Adding, improving, and characterizing parts on the iGEM registry:

New parts have been added to the registry in order to help teams build more circuits and gain more knowledge about essential parts in our platform. As some parts were improved and descriptive provisions were added through literature and experimental characterization. iGEM teams will have access to a large library of parts provided by our project demonstrated as follows:

We added a new set of 16 parts to the library that vary between basic and composite parts. The new basic parts are:

BBa_K4140004, BBa_K4140010, BBa_K4140013, BBa_K4140014, BBa_K4140015, BBa_K4140018, BBa_K4140019, BBa_K4140020, BBa_K4140021 , BBa_K4140022.

while the composite parts are as follows:

BBa_K4140023, BBa_K4140024, BBa_K4140025, BBa_K4140026, BBa_K4140027, BBa_K4140028.

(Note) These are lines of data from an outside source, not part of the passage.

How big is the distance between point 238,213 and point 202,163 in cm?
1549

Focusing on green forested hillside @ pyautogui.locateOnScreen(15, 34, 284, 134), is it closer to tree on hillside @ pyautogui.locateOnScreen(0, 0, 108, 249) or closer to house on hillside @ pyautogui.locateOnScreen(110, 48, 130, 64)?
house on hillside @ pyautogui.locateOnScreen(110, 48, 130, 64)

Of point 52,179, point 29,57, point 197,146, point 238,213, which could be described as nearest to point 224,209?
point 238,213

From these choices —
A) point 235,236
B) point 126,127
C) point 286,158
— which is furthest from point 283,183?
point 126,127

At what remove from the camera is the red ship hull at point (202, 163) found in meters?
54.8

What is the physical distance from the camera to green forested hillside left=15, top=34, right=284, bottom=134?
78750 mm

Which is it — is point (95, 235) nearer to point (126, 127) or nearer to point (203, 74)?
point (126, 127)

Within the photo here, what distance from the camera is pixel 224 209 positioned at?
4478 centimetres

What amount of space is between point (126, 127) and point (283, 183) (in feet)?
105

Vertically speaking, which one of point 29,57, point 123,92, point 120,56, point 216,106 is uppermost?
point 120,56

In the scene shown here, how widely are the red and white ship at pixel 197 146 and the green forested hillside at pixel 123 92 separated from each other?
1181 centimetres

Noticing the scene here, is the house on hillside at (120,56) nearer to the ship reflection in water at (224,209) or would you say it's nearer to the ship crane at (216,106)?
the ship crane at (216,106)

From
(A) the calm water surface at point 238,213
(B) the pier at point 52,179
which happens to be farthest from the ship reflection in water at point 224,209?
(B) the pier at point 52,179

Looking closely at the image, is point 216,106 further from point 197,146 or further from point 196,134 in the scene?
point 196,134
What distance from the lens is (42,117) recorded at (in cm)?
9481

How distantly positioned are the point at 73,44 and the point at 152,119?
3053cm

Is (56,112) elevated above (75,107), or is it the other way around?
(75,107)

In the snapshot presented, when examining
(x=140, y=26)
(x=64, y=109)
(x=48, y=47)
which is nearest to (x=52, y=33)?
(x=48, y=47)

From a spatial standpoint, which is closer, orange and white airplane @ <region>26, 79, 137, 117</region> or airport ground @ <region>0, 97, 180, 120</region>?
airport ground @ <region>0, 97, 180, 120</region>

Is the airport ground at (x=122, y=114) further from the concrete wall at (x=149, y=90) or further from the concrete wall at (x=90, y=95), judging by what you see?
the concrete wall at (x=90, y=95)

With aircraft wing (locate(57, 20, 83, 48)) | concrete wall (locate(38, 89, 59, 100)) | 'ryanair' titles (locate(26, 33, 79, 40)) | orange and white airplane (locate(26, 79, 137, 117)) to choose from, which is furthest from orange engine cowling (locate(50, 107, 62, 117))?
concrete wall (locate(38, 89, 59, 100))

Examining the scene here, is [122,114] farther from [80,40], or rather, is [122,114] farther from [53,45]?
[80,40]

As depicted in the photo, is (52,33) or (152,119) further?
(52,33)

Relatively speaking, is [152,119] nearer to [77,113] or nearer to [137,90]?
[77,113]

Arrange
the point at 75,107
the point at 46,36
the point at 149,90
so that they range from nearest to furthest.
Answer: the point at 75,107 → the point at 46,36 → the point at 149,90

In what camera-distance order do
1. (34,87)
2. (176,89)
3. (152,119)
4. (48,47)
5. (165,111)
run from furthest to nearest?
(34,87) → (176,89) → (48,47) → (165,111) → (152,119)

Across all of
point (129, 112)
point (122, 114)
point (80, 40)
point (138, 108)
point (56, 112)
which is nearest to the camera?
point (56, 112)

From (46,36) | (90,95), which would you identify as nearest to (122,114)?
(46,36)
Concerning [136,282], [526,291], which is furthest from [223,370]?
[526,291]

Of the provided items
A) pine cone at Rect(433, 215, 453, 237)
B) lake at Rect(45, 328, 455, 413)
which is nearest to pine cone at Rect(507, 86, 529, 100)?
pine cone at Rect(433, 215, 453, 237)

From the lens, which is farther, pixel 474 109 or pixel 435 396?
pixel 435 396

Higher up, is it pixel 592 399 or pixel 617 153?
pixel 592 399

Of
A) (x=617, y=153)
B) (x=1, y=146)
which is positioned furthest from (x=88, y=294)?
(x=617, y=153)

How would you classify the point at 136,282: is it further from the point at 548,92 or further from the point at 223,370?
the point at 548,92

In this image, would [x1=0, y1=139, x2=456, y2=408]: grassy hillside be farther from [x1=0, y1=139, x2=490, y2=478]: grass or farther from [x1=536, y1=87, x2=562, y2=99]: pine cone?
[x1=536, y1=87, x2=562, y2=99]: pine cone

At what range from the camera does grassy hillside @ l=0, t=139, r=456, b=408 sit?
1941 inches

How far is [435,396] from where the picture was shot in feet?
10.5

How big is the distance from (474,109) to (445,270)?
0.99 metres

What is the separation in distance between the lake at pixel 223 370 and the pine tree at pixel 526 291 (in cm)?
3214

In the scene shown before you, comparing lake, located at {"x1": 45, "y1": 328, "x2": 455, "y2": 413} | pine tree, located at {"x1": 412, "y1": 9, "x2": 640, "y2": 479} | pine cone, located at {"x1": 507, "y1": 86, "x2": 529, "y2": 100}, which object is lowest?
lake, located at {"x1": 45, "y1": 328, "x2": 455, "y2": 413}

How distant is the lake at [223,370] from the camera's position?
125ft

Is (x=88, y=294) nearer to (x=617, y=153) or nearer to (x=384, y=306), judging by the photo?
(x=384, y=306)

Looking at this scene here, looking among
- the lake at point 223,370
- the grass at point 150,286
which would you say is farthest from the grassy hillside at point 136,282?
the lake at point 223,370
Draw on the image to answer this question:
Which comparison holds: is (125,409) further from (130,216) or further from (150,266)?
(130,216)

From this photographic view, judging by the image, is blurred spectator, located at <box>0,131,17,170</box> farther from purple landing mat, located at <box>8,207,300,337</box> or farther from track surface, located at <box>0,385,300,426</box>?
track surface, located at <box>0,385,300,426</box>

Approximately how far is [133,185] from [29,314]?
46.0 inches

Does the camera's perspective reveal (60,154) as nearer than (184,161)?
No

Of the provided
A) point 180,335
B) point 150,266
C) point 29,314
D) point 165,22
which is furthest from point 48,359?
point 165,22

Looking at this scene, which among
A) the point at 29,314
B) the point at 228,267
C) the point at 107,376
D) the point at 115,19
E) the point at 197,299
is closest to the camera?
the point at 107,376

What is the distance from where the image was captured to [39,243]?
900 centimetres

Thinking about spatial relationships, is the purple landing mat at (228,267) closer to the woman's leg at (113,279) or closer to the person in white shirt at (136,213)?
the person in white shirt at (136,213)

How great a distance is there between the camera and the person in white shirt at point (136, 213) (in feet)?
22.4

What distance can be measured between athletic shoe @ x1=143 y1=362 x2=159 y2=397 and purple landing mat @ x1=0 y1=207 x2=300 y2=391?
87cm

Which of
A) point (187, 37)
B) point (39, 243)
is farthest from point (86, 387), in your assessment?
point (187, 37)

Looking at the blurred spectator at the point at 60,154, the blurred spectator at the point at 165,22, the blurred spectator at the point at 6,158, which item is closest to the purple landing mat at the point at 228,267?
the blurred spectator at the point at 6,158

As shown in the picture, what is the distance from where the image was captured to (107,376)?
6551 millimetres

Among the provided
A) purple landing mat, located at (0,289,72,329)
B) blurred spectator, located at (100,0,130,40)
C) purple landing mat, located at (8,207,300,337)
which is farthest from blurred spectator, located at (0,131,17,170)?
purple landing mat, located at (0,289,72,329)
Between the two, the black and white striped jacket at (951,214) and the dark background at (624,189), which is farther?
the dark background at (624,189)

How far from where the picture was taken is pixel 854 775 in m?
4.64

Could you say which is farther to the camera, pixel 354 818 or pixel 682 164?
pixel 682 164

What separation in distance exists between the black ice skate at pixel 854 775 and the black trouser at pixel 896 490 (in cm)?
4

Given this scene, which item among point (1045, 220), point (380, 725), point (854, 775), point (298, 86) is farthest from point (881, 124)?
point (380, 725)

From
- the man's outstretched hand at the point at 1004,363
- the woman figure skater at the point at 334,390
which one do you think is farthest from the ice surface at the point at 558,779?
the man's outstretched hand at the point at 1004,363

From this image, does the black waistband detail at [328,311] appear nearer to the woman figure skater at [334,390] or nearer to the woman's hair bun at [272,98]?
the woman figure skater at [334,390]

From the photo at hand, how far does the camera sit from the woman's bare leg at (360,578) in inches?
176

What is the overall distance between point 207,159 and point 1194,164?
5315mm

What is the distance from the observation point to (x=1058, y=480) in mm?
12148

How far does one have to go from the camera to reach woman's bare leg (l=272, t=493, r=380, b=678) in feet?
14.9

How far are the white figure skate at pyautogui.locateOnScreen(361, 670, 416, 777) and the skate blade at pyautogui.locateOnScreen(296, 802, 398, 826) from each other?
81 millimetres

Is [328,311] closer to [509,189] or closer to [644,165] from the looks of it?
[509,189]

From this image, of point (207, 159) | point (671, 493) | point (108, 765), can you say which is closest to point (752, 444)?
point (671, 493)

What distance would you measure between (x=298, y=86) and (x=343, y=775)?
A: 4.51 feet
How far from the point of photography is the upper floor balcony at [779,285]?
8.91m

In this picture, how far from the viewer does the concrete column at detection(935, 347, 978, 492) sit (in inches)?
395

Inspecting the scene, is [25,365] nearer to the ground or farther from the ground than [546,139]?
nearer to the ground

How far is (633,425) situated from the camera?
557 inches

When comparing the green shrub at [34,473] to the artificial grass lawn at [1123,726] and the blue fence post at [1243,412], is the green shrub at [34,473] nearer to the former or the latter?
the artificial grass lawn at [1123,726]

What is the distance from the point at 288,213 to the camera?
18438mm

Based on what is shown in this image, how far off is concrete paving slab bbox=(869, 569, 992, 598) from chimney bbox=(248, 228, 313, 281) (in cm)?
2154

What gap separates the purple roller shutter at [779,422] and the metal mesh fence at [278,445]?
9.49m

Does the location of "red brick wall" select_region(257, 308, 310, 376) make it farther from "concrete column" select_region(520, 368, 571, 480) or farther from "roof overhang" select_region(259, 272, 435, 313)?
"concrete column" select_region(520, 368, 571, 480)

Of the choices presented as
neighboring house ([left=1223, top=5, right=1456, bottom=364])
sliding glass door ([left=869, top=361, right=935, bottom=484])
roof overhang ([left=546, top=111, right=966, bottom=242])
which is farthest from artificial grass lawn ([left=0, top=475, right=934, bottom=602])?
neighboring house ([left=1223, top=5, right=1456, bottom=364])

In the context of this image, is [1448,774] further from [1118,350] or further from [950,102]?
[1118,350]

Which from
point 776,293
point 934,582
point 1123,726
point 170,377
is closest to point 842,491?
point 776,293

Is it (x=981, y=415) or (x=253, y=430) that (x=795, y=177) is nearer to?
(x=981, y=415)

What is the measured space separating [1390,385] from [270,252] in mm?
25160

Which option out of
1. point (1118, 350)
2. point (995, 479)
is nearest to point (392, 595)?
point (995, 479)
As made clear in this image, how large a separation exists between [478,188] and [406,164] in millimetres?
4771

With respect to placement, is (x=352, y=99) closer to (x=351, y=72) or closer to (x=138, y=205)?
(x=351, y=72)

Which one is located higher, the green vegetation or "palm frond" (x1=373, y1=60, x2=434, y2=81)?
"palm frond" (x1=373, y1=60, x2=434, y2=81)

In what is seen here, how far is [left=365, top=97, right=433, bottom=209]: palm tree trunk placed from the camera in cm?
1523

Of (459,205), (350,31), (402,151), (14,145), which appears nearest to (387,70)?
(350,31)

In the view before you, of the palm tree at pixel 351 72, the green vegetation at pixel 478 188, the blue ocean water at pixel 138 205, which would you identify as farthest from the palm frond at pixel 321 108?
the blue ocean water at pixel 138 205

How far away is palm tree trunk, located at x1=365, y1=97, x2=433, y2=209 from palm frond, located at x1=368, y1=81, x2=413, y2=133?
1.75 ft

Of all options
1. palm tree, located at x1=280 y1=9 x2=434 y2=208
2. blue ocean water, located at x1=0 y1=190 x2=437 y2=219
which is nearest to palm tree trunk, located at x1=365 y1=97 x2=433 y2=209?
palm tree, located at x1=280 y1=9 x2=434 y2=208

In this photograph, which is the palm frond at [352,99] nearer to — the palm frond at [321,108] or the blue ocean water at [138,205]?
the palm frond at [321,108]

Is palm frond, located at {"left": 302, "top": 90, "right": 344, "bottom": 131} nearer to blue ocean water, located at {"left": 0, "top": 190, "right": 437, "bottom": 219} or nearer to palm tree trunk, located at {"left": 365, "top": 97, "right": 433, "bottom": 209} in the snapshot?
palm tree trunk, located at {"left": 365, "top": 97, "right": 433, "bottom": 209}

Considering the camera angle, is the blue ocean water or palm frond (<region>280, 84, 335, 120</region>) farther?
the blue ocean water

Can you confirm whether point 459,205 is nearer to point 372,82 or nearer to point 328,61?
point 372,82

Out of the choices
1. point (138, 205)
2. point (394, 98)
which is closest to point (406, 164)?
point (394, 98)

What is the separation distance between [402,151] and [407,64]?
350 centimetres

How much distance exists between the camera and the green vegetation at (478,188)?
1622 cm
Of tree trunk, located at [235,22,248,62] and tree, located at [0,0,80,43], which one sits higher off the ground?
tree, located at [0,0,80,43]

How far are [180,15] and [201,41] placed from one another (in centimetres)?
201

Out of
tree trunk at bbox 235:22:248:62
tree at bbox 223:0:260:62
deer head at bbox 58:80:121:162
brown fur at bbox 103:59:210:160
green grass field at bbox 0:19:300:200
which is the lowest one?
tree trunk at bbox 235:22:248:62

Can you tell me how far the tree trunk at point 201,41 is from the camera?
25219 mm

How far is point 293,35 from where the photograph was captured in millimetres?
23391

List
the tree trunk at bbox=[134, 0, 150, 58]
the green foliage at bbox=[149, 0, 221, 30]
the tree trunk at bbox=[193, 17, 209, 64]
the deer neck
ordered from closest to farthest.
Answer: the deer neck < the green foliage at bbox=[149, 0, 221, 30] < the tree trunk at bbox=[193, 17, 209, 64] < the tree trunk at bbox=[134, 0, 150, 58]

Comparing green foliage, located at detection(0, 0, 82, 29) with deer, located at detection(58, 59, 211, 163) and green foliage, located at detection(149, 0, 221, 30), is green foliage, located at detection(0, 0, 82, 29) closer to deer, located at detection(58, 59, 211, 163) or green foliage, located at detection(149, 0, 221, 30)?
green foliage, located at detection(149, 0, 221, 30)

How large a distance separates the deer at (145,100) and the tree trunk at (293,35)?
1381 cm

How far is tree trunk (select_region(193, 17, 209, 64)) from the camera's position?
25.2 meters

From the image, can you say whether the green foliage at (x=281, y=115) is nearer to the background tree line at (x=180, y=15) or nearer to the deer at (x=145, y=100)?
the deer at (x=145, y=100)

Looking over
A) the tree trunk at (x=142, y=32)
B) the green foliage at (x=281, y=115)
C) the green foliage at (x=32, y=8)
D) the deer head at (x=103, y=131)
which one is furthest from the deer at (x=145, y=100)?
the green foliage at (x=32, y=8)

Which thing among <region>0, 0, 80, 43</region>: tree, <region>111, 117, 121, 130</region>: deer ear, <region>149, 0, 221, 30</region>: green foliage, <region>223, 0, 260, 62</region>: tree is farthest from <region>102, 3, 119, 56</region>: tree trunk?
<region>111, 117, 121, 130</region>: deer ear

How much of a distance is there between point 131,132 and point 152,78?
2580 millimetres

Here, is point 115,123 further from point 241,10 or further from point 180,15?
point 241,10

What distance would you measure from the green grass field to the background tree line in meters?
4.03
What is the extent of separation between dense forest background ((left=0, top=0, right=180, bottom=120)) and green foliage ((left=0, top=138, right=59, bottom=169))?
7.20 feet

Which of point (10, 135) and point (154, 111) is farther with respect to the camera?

Future iGEM Teams will be able to build advanced systems and circuits with our new improved parts. Incorporating a peptide signal (KP-SP tagging) into the LacZ alpha gene was our first improvement, as it mediates the extracellular secretion of B-galactosidase (KP-SP tagging) in order to improve the cleavage capacity of the X gal, thus increasing the intensity of the dark blue color emitted ( BBa_K4140008 ). Furthermore, We ultimately optimized the design of the previously mentioned Sensing system in order to limit its off-targeting effect, where we added a kink turn upstream of Cas12g-Coding sequence (L7Ae-Kt-dependant translational regulation of Cas12g) to limit the circuits functionality in the absence of the triggering biomarker, which in our case was phenylalanine. This system that we provided is extremely modular and versatile, as it can be applied in many other diagnostic studies and projects, resulting in better and well-controlled biosensors, of the least potential to explicit false or inaccurate results. The L7Ae-boxC/D k-turn complex inhibits ribosomal function on Cas12g mRNA, acting as a translation off-switch by repressing Cas12g synthesis in the presence of L7Ae.

BBa_K4140016

In order to characterize and model our parts, mathematical modeling and literature characterization have been carried out for multiple parts. Such as

BBa_K4140001, BBa_K4140009, BBa_K4140005, BBa_K4140006, BBa_K4140017, BBa_K4140000, BBa_K4140002, parts page

And through directed evolution, we were able to provide future teams with mutational landscapes demonstrating positive fit mutants, thus enhancing various parts for the ultimate effective performance.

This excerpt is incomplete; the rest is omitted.